ASMP, NANPA, and PetaPixel launch town hall on AI's impact on photography
ASMP, NANPA, and PetaPixel are putting AI rules, copyright, and career pressure on the record in a free town hall series starting April 22.

ASMP, NANPA, and PetaPixel are turning the AI debate into a standing appointment, and that tells working photographers and newcomers alike how urgent the issue has become. Their new free, bi-weekly town hall series, Creative Focus, is built around the questions now shaping the market: who owns the image, what counts as ethical editing, and how fast AI will change client expectations and creative jobs.
The first session is set for April 22 from 3:00 p.m. to 4:30 p.m. EDT and will run online via Zoom, with an open Q&A at the end. The guest lineup makes the intent plain. Jaron Schneider, editor-in-chief of PetaPixel, will join ASMP CEO Tom Maddrey, and the organizers say each session will pair verified information from ASMP’s business, legal, advocacy, and technology expertise with PetaPixel’s reporting. This is not being framed as a product demo or a vague trend talk. It is a public forum for the practical fallout of generative AI in photography, videography, and the broader visual-creator economy.
That practical fallout starts with authorship. The U.S. Copyright Office said in January 2025 that generative-AI outputs can be copyrighted only when a human author has determined sufficient expressive elements, while simple prompting alone is not enough. It also said AI-assisted creation does not block copyrightability when human expression is present in the final work. The office’s AI study drew on more than 10,000 public comments, and its Part 1 report, released July 31, 2024, recommended federal legislation aimed at unauthorized digital replicas, which the office described as a serious threat to reputations and livelihoods.

Ethics and competition rules are tightening too. NANPA’s 2026 Showcase rules ban AI programs or features that generate or alter an image in any category, while allowing AI-assisted retouching only when the photographer retains primary creative input. That line between support tool and image fabrication is exactly where a lot of photographers are now spending their time, whether they shoot wildlife, landscapes, portraits, or commercial work.
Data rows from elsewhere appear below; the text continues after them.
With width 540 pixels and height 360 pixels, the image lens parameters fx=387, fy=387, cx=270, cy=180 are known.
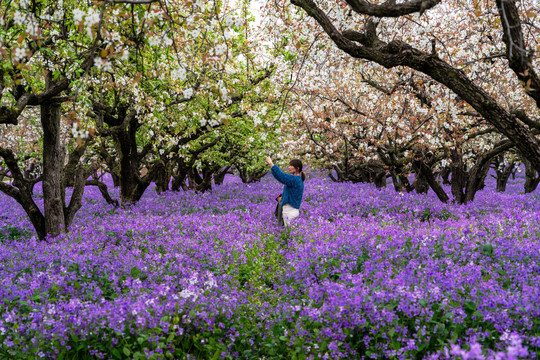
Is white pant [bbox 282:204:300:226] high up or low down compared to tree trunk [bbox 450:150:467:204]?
down

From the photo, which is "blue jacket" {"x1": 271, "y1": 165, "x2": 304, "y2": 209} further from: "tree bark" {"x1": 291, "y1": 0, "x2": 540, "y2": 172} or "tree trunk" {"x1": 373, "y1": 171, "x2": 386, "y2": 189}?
"tree trunk" {"x1": 373, "y1": 171, "x2": 386, "y2": 189}

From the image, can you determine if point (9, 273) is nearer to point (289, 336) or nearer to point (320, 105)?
point (289, 336)

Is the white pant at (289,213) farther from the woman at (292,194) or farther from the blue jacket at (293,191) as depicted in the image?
the blue jacket at (293,191)

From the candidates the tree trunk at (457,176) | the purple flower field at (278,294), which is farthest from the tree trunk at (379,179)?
the purple flower field at (278,294)

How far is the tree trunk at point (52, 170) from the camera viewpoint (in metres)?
9.47

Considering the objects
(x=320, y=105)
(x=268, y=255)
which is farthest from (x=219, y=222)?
(x=320, y=105)

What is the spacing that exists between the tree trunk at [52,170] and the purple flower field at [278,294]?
2.39 ft

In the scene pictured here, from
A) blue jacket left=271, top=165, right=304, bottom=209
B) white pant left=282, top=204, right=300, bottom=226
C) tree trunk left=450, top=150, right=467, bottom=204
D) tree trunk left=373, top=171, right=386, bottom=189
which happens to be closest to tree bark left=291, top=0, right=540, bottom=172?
blue jacket left=271, top=165, right=304, bottom=209

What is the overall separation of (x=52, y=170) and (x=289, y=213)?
632 cm

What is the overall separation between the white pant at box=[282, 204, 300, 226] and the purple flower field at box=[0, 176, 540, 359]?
1.11m

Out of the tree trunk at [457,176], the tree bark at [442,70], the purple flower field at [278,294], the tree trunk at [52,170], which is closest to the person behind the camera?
the purple flower field at [278,294]

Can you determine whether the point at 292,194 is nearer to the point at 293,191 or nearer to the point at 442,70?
the point at 293,191

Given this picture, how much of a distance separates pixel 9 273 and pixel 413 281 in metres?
6.49

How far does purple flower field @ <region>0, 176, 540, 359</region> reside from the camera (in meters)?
4.08
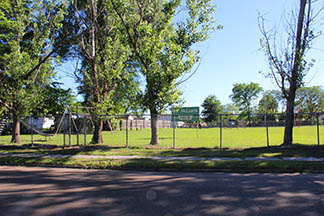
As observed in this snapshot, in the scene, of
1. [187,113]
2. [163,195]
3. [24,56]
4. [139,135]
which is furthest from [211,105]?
[163,195]

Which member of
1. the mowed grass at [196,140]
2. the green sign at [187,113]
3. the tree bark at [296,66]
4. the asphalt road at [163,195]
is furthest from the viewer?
the mowed grass at [196,140]

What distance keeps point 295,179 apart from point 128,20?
13791 millimetres

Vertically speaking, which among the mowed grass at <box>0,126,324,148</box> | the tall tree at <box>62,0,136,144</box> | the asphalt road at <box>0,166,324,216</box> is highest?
the tall tree at <box>62,0,136,144</box>

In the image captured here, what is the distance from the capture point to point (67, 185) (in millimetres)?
7090

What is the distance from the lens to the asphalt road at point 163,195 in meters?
4.89

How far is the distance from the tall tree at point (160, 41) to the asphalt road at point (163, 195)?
867cm

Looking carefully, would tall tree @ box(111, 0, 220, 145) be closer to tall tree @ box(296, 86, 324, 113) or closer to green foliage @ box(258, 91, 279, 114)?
tall tree @ box(296, 86, 324, 113)

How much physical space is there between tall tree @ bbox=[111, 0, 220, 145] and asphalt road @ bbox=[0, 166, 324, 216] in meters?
8.67

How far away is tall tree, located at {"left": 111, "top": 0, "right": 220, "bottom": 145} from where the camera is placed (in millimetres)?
16062

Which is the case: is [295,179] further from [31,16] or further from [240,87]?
[240,87]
The new series also builds on a pattern. NANPA and ASMP held a joint town hall on February 27, 2025, and now they are widening that collaboration with PetaPixel support and a recurring public format. For photographers trying to explain value to clients, protect their work, and keep up with changing disclosure norms, Creative Focus lands at a moment when AI literacy is becoming part of basic photographic literacy.